## Supplied passage
Saturday, July 24, 2010

Acupuncture is the New Exorcism

I was high as a kite when I left Spark’s office on Tuesday. “You roofied me with needles!” I accused him on my way out. The next patient, who had been sitting quietly in the waiting room, registered a moderate to high look of panic.
I am new to acupuncture, which is surprising considering my distinguished resume in seeking out and receiving holistic treatments. I had tried it once in New York, over ten years ago, at a student center, and the experience was not one that I had kept framed over my desk. “Ouch! Watch it Buster!” I remember myself saying all too often during that hour.
“Oh sorry, still learning that point.”
Like most people, I maintain a healthy dread of needles. Once, when I was about six, my mom took me to an allergist. He claimed the only way to test for the root cause of all my post toddler rashes was to stick me twelve times with a needle that, quite frankly, looked more like a pole vault.

## Required action 1
Extract the words of the acupuncture post from "Saturday, July 24, 2010" up to and including "look of panic.".
## Required action 2
Answer these questions from the acupuncture post.
(a) On what day of the week did the writer leave Spark's office?
(b) Where did the writer first try acupuncture?
(c) How many times did the allergist say the writer would need to be stuck with a needle?
## Required action 3
Write what comes next in the acupuncture post, starting after its final sentence.

## Supplied data
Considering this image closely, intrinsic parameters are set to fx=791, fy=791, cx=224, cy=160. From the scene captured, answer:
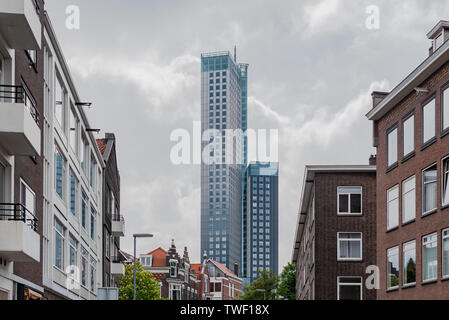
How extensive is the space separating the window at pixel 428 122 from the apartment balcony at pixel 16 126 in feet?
56.5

## Written answer 1
Saturday, July 24, 2010

Acupuncture is the New Exorcism

I was high as a kite when I left Spark’s office on Tuesday. “You roofied me with needles!” I accused him on my way out. The next patient, who had been sitting quietly in the waiting room, registered a moderate to high look of panic.

## Written answer 2
(a) Tuesday
(b) At a student center in New York, over ten years ago
(c) Twelve times

## Written answer 3
That trauma wasn’t enough to keep my hands out of the cookie tin at the blood donation center in Manhattan though. On my way home from work I used to pass by Beth Israel Hospital on First Avenue and Sixteenth Street. One day I overheard two men raving about the free homemade chocolate chip cookies they handed out in order to keep your sugar levels up. They made these cookies sound so damn good that I figured siphoning off some extra blood and volunteering for an iron deficiency might just be worth it. And it was. Those cookies really were so damn good that I began religiously donating every three months.
I wasn’t quite sure I was ready for my acupuncture encore, but Spark has a mythical reputation, something akin to Zeus puncturing the mortals with a box of needles. I figured this was a golden winged opportunity for me to change my opinion. Beforehand, I had mistakenly jacked up on copious amounts of caffeinee, so when after he checked my pulse and reported that I had some energy that was itching to escape, I naturally thought it was somehow connected.
“You have a strong energy that needs to be released. I’m going to use ten needles.”
“Probably from the caffeine, huh?”
“Maybe a little, but this is more of a static energy.”
“What does that mean?”
“In Mandarin it translates into…evil energy.”
“Come again? I don’t think I heard you correctly. What kind of energy?”
“Evil Energy.”
I had come to acupuncture to open chakras, jumpstart tired organs and catch a little holistic buzz. I certainly wasn’t there to find out that I had somehow been impregnated with Rosemary’s baby. Spark definitely lived up to his reputation though and performed an exorcism that made me feel downright angelic. And I plan on returning as soon as he offers me some chocolate chip cookies.